### EXERCISE AIM
Transcribe the material verbatim, starting at the line that contains "How far between" and ending at the end of the material.
──────
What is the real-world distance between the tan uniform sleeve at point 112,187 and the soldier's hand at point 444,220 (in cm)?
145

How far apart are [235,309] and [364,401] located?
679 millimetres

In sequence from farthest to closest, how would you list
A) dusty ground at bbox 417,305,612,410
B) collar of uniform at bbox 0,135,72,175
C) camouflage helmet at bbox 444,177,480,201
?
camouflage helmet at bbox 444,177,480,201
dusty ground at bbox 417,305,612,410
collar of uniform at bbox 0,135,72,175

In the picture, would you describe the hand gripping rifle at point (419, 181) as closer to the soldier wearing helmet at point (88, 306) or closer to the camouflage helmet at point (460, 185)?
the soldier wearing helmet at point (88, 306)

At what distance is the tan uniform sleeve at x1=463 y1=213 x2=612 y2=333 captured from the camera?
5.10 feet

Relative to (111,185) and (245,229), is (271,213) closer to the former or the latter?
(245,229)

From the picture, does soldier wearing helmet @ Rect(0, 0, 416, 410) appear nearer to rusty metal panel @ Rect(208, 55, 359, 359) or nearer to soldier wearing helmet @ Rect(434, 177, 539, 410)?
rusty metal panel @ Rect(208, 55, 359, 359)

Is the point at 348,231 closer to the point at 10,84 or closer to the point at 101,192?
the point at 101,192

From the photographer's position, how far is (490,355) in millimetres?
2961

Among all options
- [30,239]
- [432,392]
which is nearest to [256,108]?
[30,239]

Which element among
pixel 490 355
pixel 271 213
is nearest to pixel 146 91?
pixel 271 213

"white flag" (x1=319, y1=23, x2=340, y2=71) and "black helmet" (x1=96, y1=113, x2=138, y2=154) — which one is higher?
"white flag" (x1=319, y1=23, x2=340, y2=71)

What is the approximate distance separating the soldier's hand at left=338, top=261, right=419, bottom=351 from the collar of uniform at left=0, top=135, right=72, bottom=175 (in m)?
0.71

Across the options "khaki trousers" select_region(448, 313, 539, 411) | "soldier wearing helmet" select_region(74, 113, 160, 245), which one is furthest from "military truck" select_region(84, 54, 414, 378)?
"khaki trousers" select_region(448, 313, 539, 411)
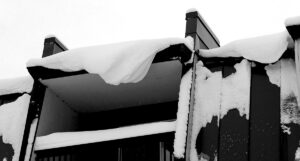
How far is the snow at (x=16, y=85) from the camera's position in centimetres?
750

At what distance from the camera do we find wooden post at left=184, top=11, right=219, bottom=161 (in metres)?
6.29

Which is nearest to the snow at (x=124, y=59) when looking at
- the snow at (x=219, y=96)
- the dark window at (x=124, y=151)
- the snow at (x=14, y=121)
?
the snow at (x=219, y=96)

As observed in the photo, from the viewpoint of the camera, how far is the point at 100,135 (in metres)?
6.64

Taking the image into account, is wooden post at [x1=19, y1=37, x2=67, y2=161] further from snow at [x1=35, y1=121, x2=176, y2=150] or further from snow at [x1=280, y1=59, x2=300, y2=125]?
snow at [x1=280, y1=59, x2=300, y2=125]

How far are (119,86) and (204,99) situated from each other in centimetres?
163

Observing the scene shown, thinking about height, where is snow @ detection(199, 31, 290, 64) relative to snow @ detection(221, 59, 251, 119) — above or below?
above

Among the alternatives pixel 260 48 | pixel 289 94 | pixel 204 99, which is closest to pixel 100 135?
pixel 204 99

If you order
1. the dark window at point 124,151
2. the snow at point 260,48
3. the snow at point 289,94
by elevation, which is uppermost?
the snow at point 260,48

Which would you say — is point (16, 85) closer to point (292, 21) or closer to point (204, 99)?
point (204, 99)

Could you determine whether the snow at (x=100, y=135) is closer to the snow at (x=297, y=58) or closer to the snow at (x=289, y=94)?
the snow at (x=289, y=94)

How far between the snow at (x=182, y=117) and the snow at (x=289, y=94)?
1170mm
──────
### SOLVED PROBLEM
How far between the snow at (x=182, y=117) and the snow at (x=289, y=94)?
1170mm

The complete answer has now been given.